--- WORK INSTRUCTIONS ---
Your answer should be only the lines below from the one with "[volunteer wildlife ID]" to the one with "label granularity: sequence-level", repeated exactly, ends included.

--- RECORDS ---

^^^^^^^^

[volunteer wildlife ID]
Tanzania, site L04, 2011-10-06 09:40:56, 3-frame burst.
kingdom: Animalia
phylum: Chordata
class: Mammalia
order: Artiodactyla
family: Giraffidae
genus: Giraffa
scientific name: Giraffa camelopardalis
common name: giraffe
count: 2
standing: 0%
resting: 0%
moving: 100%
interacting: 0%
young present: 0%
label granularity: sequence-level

^^^^^^^^

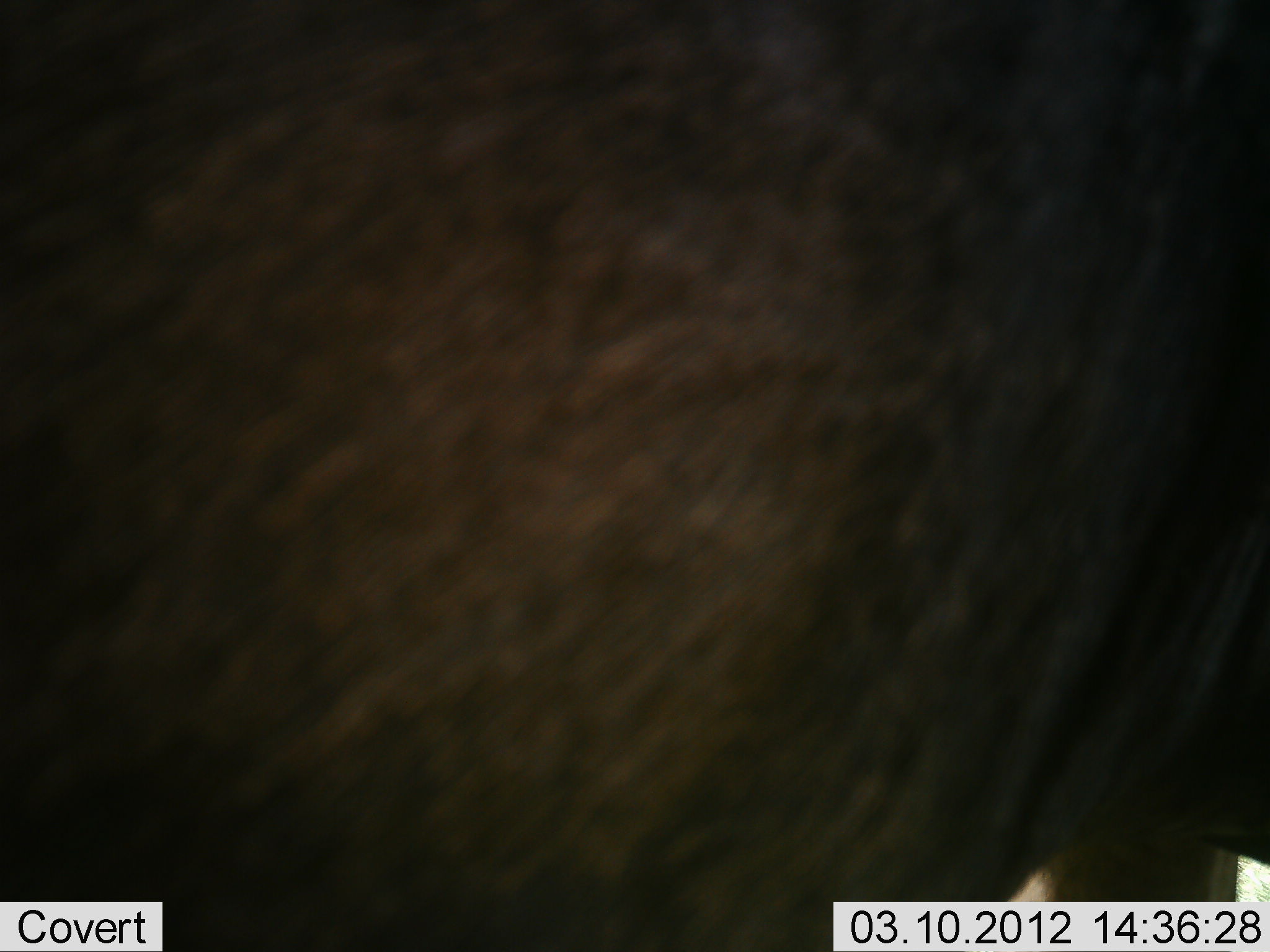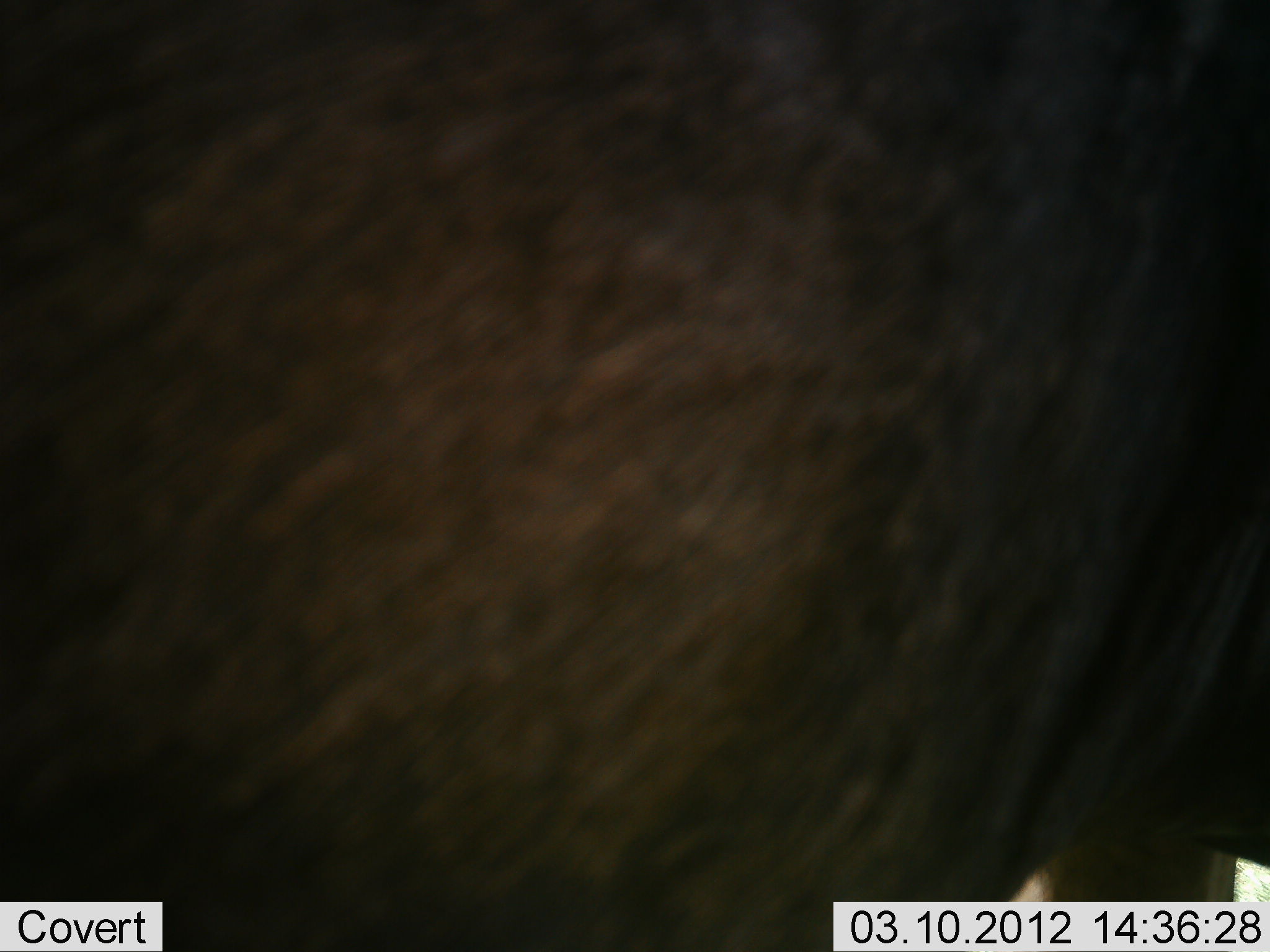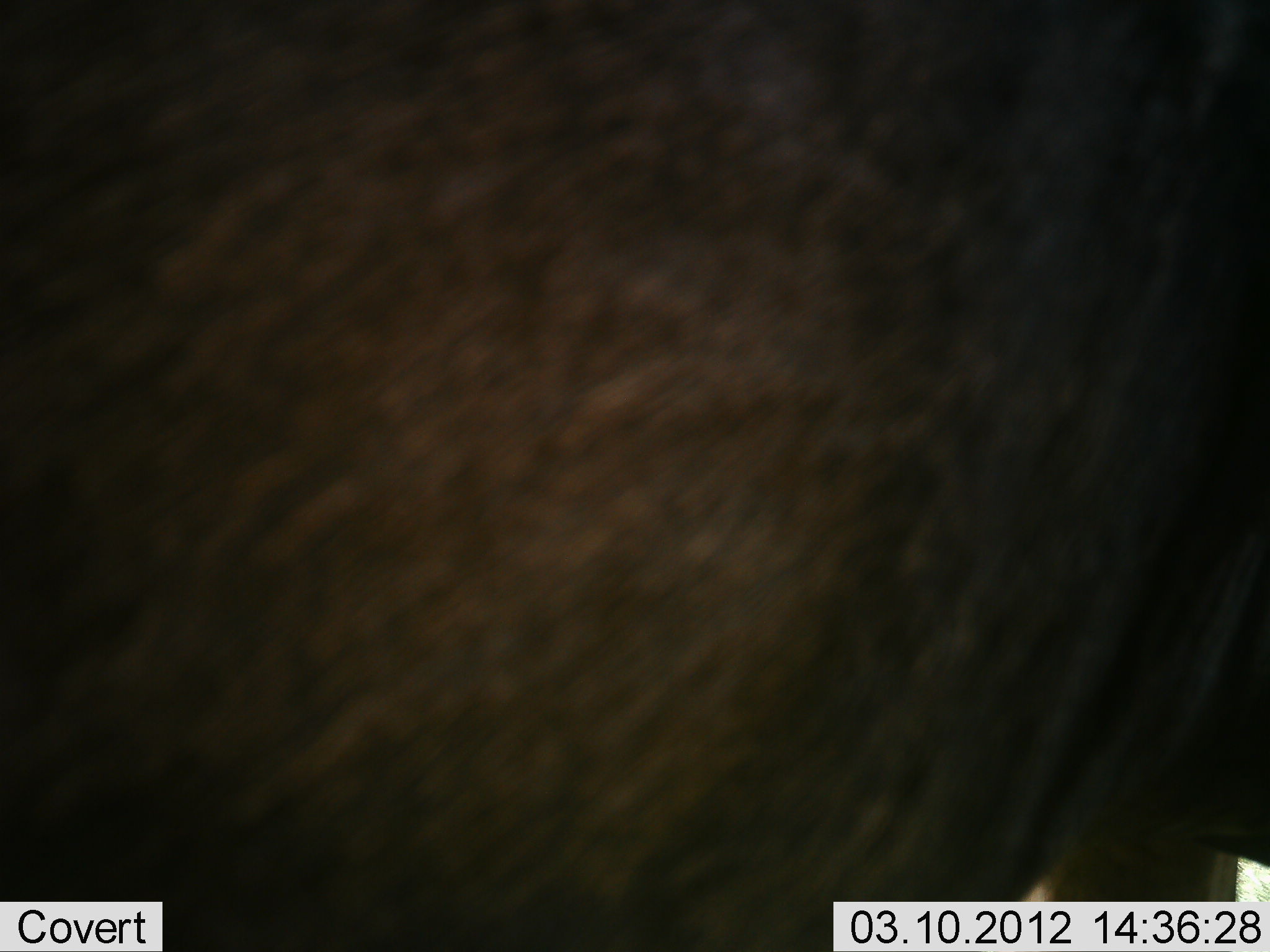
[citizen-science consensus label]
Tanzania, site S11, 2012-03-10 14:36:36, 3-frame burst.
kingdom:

^^^^^^^^

--- FINISHED TASK ---
[volunteer wildlife ID]
Tanzania, site L04, 2011-10-06 09:40:56, 3-frame burst.
kingdom: Animalia
phylum: Chordata
class: Mammalia
order: Artiodactyla
family: Giraffidae
genus: Giraffa
scientific name: Giraffa camelopardalis
common name: giraffe
count: 2
standing: 0%
resting: 0%
moving: 100%
interacting: 0%
young present: 0%
label granularity: sequence-level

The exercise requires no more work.